Like meadow vipers in general, they visually resemble the common European adder (Vipera berus), but are shorter. No difference can be observed between the male and female vipers' colors.

They are diurnal animals, meaning they are active during daytime. Their diet mostly consists of lizards and insects such as locusts. From October to March, they live in underground holes. The mating season takes place from late March to early April. The males typically fight each other over the females. They lay about 4–16 eggs, which hatch in late July. The offspring are 100–160 millimeters long at birth, and shed their skins within a few minutes after hatching. In their first year, they shed every 4–6 weeks, and later this becomes less frequent. Adults shed their skins three times a year.

==Distribution and habitat==
Hungarian meadow vipers typically occur in plains. Formerly, they were present in parts of Austria, Hungary, and Romania as well. They once dwelt generally across the Great Hungarian Plain, but have since gotten close to extinction. Today they can be found living in smaller groups in the Hanság and in the Danube-Tisza Interfluve, specifically the Kiskunság. Less than ten populations are known in the Kiskunság, and two in the Hanság.

==Venom==
The Hungarian meadow viper’s venom is relatively weak compared with that of most other European vipers. It does not pose a significant risk to healthy adult humans, although bites can cause mild to moderate symptoms, especially if an allergic reaction occurs. No human fatalities from Hungarian meadow viper bites have been documented.

==Conservation issues and planning==
The depletion of Hungarian meadow viper populations is estimated to have begun about 300 years ago. The Danube-Tisza Interfluve used to have regular water coverage and larger areas were covered by pastures. By the turn of the twentieth century, the number of livestock had decreased in these areas, and a great ratio of pastures were plowed for growing crops instead. This process is said to have made the plain's scenery unrecognizable. Around the same time, intensive water management was conducted in the interfluve. These environmental changes have greatly decreased the habitat of the species. Up until the second half of the 20th century, these vipers were also hunted or illegally collected for selling them on the black market.

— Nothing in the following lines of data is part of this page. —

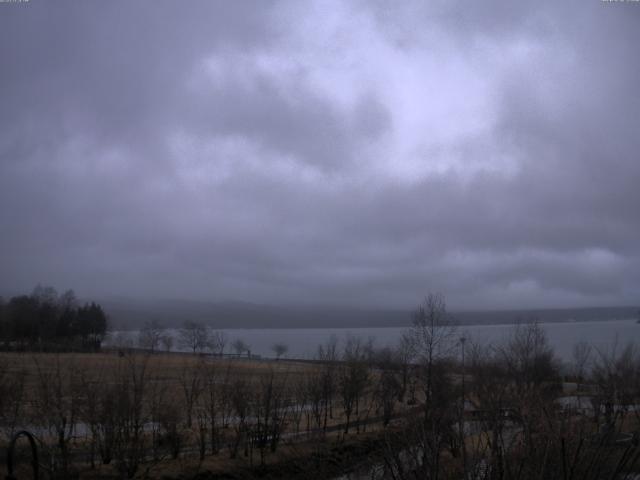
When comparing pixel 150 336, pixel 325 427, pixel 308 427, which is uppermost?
pixel 150 336

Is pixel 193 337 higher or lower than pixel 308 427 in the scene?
higher

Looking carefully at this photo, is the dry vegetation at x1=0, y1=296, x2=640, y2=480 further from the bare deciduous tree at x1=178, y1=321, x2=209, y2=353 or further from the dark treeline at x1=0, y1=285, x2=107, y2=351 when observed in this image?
the bare deciduous tree at x1=178, y1=321, x2=209, y2=353

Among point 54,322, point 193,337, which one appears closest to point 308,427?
point 54,322

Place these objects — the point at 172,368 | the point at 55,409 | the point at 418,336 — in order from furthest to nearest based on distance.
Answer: the point at 172,368, the point at 418,336, the point at 55,409

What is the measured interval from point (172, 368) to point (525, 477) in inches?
2733

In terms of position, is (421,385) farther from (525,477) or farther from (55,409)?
(525,477)

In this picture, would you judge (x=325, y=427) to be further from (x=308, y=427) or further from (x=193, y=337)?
(x=193, y=337)

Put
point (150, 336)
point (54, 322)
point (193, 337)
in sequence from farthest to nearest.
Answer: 1. point (193, 337)
2. point (150, 336)
3. point (54, 322)

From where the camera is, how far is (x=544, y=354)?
63.9m

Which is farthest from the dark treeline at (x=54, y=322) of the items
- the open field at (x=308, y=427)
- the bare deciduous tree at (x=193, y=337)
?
the open field at (x=308, y=427)

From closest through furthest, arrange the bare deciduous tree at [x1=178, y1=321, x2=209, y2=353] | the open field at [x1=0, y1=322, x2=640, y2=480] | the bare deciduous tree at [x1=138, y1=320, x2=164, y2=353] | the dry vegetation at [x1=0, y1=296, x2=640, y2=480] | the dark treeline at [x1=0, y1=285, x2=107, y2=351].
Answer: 1. the dry vegetation at [x1=0, y1=296, x2=640, y2=480]
2. the open field at [x1=0, y1=322, x2=640, y2=480]
3. the dark treeline at [x1=0, y1=285, x2=107, y2=351]
4. the bare deciduous tree at [x1=138, y1=320, x2=164, y2=353]
5. the bare deciduous tree at [x1=178, y1=321, x2=209, y2=353]

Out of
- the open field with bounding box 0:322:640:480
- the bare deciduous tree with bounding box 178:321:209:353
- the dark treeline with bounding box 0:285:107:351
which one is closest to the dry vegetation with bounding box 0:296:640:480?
the open field with bounding box 0:322:640:480

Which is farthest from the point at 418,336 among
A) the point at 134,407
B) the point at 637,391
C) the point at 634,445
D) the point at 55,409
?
the point at 634,445

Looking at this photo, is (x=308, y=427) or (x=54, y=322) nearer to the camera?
(x=308, y=427)
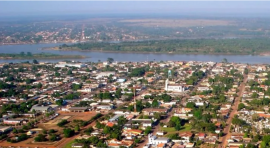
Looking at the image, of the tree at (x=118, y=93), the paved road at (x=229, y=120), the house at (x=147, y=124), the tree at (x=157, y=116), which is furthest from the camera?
the tree at (x=118, y=93)

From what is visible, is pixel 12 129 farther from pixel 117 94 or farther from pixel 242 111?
pixel 242 111

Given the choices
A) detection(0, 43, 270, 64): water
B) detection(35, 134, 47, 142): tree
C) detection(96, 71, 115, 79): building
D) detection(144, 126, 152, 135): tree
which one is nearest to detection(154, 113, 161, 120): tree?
detection(144, 126, 152, 135): tree

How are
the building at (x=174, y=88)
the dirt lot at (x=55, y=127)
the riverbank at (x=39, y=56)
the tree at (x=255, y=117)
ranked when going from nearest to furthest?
the dirt lot at (x=55, y=127), the tree at (x=255, y=117), the building at (x=174, y=88), the riverbank at (x=39, y=56)

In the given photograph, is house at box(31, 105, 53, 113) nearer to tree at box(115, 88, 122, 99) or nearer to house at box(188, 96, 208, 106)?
tree at box(115, 88, 122, 99)

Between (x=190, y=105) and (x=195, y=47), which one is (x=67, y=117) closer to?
(x=190, y=105)

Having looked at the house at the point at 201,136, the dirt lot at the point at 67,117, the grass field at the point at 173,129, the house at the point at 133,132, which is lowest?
the dirt lot at the point at 67,117

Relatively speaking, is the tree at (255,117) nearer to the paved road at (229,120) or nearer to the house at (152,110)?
the paved road at (229,120)

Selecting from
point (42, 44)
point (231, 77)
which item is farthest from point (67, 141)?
point (42, 44)

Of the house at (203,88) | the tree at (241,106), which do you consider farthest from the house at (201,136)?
the house at (203,88)

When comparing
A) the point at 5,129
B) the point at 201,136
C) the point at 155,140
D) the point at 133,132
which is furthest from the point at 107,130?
the point at 5,129
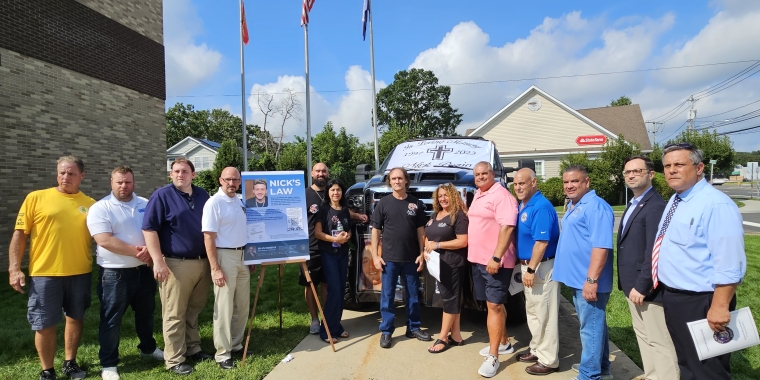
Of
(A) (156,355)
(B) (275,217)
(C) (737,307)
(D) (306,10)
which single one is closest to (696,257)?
(B) (275,217)

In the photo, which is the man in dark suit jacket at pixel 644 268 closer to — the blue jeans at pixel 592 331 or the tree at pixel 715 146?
the blue jeans at pixel 592 331

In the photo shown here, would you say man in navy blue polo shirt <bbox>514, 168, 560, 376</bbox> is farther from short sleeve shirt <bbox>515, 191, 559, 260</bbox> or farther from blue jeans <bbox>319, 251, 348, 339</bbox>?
blue jeans <bbox>319, 251, 348, 339</bbox>

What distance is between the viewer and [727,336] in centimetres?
240

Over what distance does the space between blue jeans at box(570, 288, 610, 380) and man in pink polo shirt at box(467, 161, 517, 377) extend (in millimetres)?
646

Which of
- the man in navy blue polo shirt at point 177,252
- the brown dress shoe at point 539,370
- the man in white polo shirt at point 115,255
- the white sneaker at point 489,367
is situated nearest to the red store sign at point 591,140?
the brown dress shoe at point 539,370

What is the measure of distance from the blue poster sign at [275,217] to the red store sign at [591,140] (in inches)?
1006

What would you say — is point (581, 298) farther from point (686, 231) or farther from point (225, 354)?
point (225, 354)

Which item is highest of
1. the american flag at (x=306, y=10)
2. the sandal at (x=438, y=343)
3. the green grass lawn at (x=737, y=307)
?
the american flag at (x=306, y=10)

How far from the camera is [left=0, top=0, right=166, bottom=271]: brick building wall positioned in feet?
26.2

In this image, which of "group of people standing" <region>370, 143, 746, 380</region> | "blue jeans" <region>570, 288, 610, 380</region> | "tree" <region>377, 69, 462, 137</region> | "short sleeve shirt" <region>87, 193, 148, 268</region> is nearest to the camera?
"group of people standing" <region>370, 143, 746, 380</region>

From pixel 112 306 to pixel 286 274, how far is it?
4.56 m

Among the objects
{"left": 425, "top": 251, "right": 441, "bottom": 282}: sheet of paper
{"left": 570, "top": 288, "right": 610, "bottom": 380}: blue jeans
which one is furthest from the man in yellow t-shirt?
{"left": 570, "top": 288, "right": 610, "bottom": 380}: blue jeans

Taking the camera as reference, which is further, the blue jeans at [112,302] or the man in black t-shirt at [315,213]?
the man in black t-shirt at [315,213]

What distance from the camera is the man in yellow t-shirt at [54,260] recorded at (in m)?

The species has been protected in Hungary since 1974. Being the country's most endangered vertebrate, its conservation value is 1 million Hungarian forints.

===The CONVIPURSRAK project===
In 2008, the European Commission started the CONVIPURSRAK [Conservation of Hungarian meadow viper (Vipera ursinii rakosiensis) in the Carpathian-basin] project as part of The LIFE Programme. The project ended in 2012. Although there had already been protection designations for the species, observations showed that the populations were still declining. The aim of the project was increasing the habitat size through grassland reconstruction and releasing vipers into natural habitats. The plans also included a public awareness programme with the cooperation of zoos.

The project was reported to have a successful outcome in increasing the population size of the viper and the size of its habitat by almost 400 ha, and the areas under administrative control of National parks in the Hanság and Kiskunság expanded. The vipers' captive breeding programme was also moved forward by the project. Many infrastructural improvements have been carried out, such were the renovation of the Hungarian Meadow Viper Conservation and Exhibition Centre and the establishment of a prey breeding center in the Budapest Zoo.